Left out of the equation is that rising fuel prices can in no small part be attributed to the environmental mania which is at the heart of the movement. It isn’t oil and gas companies that are killing the elderly with high fuel prices. It’s carbon mania and environmentalism. Energy companies are not run by saints, but they don’t have an interest in putting oil and gas prices out of reach of ordinary people. It’s hard to sell home heat to the dead or the destitute. On the other hand environmentalists do indeed have that agenda.
When Obama’s energy secretary communicates that he has no interest in lowering the price of gasoline, instead focusing on energy efficiency and clean energy, he’s following the same inhumane line which has made it so expensive to drive a car or heat a home in Europe.
Talk of using carbon credits for “super-energy efficiency” is an admission that a movement using dead seniors as a prop is actually pushing to make energy use as expensive as possible and to reduce usage as much as possible. The “die-in” crowd isn’t for lowering energy prices — it’s for adding more taxes that will benefit energy efficiency and clean energy experts.
Say what you will about energy companies, but their business plan generally involves getting a product to market. The energy plan on the government side is to make energy more expensive and keep as much of it off the market as possible. The costs of their policies are not just a talking point. They are a grim reality.
The family that has to choose between feeding their children or being able to afford to drive to work or heat their home is not a talking point; they are the new Kulaks, the victims of ideological government policy that has no problem with watching people die so long as it gets its way.
Stalin killed millions to industrialize the Soviet Union. The New Left will kill millions to deindustrialize the West. It’s already doing it. While its activists are trying to peg the blame for fuel poverty fatalities on a government which is badly out of cash, it need look no further than its own activists and celebrities who preach the green life from their mansions.
In a more reasonable world, Lucy Lawless’ drilling publicity stunt would be connected directly to high energy prices. Instead the media cheers her on and denounces the government for not diverting enough carbon credits to its latest scheme. But while they lecture on the menace of global warming, ordinary people are freezing to death.
Clear energy has become the new Communism, an ideological program that can never be achieved, but for which we must all strive no matter how many die all along the way.
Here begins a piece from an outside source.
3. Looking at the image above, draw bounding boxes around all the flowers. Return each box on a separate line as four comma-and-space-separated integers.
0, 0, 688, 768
In Scotland, the perennially deranged Scottish National Party has called for generating 100 percent of the country’s electricity from wind, wave and tidal power by 2020. He may have only left out the fairies. This plan would add 900 pounds to the average fuel bill. Which is how fuel poverty gets started.
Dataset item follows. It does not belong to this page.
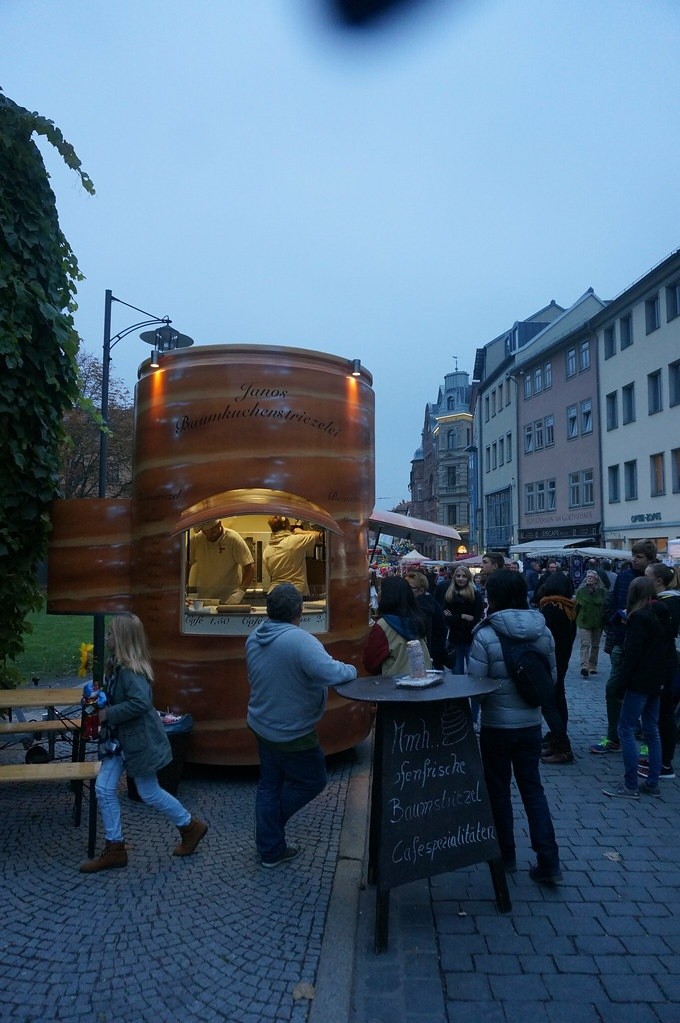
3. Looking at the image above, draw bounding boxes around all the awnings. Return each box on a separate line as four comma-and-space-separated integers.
509, 538, 592, 553
368, 510, 462, 563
Wales, which has the highest fuel poverty rate in the UK, is working on one of Europe’s largest wind farms and has a plan for total clean energy by 2025, if anyone is still alive and hasn’t frozen to death. Wind farms don’t tend to do too well in the cold, and human beings don’t tend to do too well without heat.
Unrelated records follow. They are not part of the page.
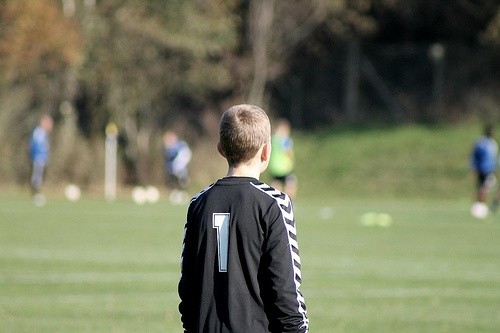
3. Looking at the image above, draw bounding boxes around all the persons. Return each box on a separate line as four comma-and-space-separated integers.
469, 122, 498, 219
176, 105, 309, 333
28, 115, 295, 206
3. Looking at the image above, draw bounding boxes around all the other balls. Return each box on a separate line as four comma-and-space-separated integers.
65, 183, 82, 200
469, 200, 487, 219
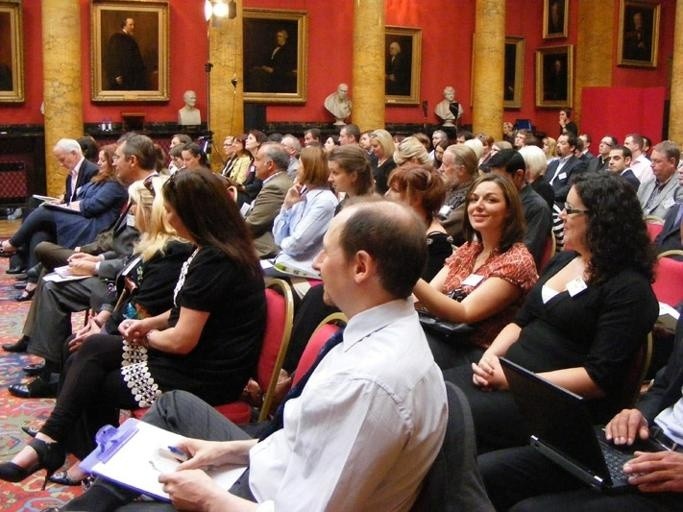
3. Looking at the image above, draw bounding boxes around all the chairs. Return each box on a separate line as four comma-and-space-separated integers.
131, 277, 295, 432
650, 248, 682, 308
534, 231, 553, 272
290, 311, 348, 395
640, 213, 663, 244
The current “green” policies will see higher prices for two out of three homes in the UK by the end of the decade. And while it’s easy to blame energy companies for that, it’s government policies that are responsible, especially when companies and homeowners get saddled with the cost of wind farms and various voodoo measures to fight global warming that mainly end up putting money in the pockets of the well-connected.
Americans complaining about high gas and oil prices can buckle up because what is happening in Europe is only a taste of what is coming this way. Last year UK petrol prices hit 6 pounds per gallon. That’s nearly 10 dollars, though for the imperial gallon, which is greater than the US gallon. If you think it costs a lot to fill up a tank now, consider that the UK has a better ratio of production to population than we do. The high prices aren’t an accident; they’re part of the green program.
The Obama agenda isn’t to make energy prices affordable. It’s to make them so horribly impossible to afford that we’ll use less energy. Fuel poverty is the agenda here and we know that’s so because he told us so.
“We can’t drive our SUVs and eat as much as we want and keep our homes on 72 degrees at all times and then just expect that other countries are going to say ok,” he said. And, “If somebody wants to build a coal-powered plant, they can; it’s just that it will bankrupt them because they’re going to be charged a huge sum for all that greenhouse gas that’s being emitted. That will also generate billions of dollars that we can invest in solar, wind, biodiesel and other alternative energy approaches.”